• [Records shown]:
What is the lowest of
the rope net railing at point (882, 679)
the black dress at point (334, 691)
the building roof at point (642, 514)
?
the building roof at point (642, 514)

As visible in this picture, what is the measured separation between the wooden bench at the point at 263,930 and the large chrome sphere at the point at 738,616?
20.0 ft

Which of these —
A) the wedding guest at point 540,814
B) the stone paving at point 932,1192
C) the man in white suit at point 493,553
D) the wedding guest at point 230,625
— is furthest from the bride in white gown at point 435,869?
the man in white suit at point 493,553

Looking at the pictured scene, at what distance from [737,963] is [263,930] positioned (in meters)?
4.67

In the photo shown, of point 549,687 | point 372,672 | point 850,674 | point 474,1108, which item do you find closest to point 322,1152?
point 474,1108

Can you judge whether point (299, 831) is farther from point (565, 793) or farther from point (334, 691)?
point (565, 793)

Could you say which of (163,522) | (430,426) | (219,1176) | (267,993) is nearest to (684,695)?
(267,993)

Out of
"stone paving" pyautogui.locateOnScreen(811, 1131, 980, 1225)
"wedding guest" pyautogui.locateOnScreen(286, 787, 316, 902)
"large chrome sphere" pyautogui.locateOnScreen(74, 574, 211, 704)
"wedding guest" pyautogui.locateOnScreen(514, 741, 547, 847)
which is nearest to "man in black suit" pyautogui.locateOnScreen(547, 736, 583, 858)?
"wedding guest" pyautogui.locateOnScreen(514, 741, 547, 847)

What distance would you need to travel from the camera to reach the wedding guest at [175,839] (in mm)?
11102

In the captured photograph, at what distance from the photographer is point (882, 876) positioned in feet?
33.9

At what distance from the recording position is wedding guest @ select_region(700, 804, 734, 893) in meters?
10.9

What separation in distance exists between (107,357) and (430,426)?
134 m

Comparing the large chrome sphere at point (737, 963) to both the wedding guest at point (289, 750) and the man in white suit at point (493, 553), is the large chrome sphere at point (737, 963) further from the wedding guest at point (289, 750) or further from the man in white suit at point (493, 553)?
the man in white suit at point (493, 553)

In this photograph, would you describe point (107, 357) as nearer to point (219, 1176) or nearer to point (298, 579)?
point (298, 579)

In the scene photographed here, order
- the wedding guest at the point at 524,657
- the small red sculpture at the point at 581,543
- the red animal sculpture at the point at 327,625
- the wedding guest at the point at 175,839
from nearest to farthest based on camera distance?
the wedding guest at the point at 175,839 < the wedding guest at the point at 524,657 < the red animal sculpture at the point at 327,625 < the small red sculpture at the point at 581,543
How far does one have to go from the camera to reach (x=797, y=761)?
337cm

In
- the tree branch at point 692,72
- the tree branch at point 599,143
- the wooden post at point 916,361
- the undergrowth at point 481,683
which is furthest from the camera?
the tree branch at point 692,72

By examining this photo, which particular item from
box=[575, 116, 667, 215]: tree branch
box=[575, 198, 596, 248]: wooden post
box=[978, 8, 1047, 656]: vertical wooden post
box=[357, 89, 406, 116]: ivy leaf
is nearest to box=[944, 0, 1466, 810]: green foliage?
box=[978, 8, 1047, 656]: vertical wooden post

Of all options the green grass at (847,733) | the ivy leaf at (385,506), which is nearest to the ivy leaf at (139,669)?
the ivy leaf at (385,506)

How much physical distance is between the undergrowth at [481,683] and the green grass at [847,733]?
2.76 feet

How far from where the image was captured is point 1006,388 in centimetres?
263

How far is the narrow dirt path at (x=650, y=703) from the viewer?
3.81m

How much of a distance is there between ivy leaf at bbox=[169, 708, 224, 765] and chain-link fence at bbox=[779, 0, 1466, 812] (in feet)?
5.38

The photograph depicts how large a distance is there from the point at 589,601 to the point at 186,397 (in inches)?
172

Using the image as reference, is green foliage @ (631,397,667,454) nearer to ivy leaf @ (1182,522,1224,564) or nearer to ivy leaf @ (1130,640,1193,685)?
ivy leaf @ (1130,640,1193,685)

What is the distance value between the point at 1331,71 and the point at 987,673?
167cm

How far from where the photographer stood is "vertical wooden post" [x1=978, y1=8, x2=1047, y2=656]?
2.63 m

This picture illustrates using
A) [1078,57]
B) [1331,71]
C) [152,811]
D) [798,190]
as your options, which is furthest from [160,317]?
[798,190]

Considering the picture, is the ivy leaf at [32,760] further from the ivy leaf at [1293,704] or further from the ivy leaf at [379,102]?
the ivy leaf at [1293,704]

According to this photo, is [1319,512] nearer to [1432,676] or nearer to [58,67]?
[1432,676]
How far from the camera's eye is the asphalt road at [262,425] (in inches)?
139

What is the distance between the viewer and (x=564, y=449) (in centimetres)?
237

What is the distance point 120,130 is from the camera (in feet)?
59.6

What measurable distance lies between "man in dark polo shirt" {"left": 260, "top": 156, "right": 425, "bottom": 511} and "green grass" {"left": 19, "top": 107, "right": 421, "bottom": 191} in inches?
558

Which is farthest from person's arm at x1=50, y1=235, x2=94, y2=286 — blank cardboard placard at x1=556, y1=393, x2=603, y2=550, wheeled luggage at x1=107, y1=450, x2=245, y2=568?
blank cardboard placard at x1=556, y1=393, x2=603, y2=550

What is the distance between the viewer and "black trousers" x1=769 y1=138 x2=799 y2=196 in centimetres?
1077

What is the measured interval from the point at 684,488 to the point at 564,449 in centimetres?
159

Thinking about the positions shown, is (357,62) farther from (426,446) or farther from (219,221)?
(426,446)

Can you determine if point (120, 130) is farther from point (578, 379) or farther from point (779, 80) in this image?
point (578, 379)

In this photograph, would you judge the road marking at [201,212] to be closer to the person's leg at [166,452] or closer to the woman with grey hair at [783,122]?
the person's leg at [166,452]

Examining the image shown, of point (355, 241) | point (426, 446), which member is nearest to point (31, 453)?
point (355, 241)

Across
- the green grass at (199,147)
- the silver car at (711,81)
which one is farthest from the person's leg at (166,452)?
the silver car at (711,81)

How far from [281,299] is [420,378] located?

• [Exercise directions]: Only the lines from the one containing "Considering the picture, is" through the end of the entries above belong in the answer; repeat them exactly.

• [Response]:
Considering the picture, is the ivy leaf at [32,760] further from the ivy leaf at [1293,704] or further from the ivy leaf at [379,102]?
the ivy leaf at [1293,704]

According to this photo, is [1319,512] nearer to [1432,676] or nearer to [58,67]?
[1432,676]
How far from the camera's eye is the asphalt road at [262,425] (in inches)?
139

What is the distance between the viewer and (x=564, y=449) (in centimetres)?
237

What is the distance point 120,130 is from the camera (in feet)?
59.6

What measurable distance lies between "man in dark polo shirt" {"left": 260, "top": 156, "right": 425, "bottom": 511} and "green grass" {"left": 19, "top": 107, "right": 421, "bottom": 191} in inches?
558

Which is farthest from person's arm at x1=50, y1=235, x2=94, y2=286 — blank cardboard placard at x1=556, y1=393, x2=603, y2=550, wheeled luggage at x1=107, y1=450, x2=245, y2=568?
blank cardboard placard at x1=556, y1=393, x2=603, y2=550

What is the distance between the viewer and "black trousers" x1=769 y1=138 x2=799 y2=196 in centimetres?
1077

What is the measured interval from the point at 684,488 to the point at 564,449 in centimetres?
159

Thinking about the positions shown, is (357,62) farther from (426,446) or farther from (219,221)?
(426,446)

Can you determine if point (120, 130) is farther from point (578, 379) or farther from point (779, 80) in this image?
point (578, 379)

In this photograph, would you judge the road marking at [201,212] to be closer to the person's leg at [166,452] or closer to the woman with grey hair at [783,122]?
the person's leg at [166,452]

Examining the image shown, of point (355, 241) | point (426, 446), which member is nearest to point (31, 453)?
point (355, 241)

Across
- the green grass at (199,147)
- the silver car at (711,81)
which one is farthest from the person's leg at (166,452)?
the silver car at (711,81)

How far from [281,299] is [420,378] located?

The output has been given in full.